Stated exercise A
Using the excerpt on the logarithmic integral below, answer the following:
(i) What value does the integral take when $a=0$?
(ii) In the case $|a|>R$, which property of harmonic functions is invoked?
(iii) In the case $|a|<R$, what is the integral shown to equal?

If $a=0$, then he value of the integral is $2\,\pi\ln R$. From now on I will assume $a=\alpha+i\,\beta\ne0$, $\alpha,\beta\in\mathbb{R}$.

First case: $|a|>R$. Then the function $$ f(x,y)=\frac12\ln\bigl((x-\alpha)^2+(y-\beta)^2\bigr)=\ln|x+i\,y-a| $$ is harmonic on an open set containing the closed disk $\{(x,y)\in\mathbb{R}^2:x^2+y^2\le R^2\}$. By the mean value property of harmonic functions $$ \int_0^{2\pi} \ln|R\,e^{i\phi}-a|\,d\phi=2\,\pi\,f(0,0)=\frac12\ln\bigl(\alpha^2+\beta^2\bigr)=2\,\pi\,\ln|a|. $$

Second case: $|a|<R$. Let $a=|a|\,e^{i\psi}$. Then $$ \int_0^{2\pi} \ln|R\,e^{i\phi}-a|\,d\phi=\int_0^{2\pi} \ln|R\,e^{-i\psi}-|a|e^{-i\phi}|\,d\phi=\int_0^{2\pi} \ln||a|e^{i\phi}-R\,e^{-i\psi}|\,d\phi. $$ By the result for the first case, this integral is equal to $2\,\pi\ln R$.

Dataset rows

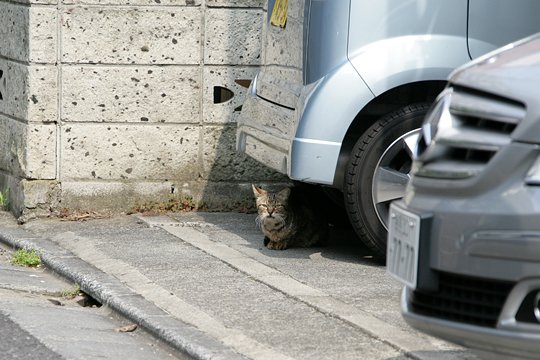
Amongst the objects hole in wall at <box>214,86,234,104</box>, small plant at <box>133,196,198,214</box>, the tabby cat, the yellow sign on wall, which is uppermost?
the yellow sign on wall

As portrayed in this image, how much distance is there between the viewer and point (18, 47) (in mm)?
A: 8336

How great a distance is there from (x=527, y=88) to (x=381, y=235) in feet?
9.92

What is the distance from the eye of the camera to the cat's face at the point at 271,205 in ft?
24.2

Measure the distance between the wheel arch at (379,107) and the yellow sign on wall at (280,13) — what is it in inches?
28.5

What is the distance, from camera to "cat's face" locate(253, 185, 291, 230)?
7.39m

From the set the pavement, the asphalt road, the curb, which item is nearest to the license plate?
the pavement

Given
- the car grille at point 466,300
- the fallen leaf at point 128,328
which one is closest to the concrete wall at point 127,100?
the fallen leaf at point 128,328

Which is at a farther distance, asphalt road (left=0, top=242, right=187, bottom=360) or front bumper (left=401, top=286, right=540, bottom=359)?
asphalt road (left=0, top=242, right=187, bottom=360)

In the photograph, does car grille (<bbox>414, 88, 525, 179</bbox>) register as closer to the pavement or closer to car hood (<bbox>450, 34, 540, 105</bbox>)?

Stated exercise B
Gather every line of the records above that contains the word "sign".

Complete output A
(i) $2\,\pi\ln R$
(ii) The mean value property
(iii) $2\,\pi\ln R$

Complete output B
Amongst the objects hole in wall at <box>214,86,234,104</box>, small plant at <box>133,196,198,214</box>, the tabby cat, the yellow sign on wall, which is uppermost?
the yellow sign on wall
Measure the distance between the wheel arch at (379,107) and the yellow sign on wall at (280,13) — what is it in inches?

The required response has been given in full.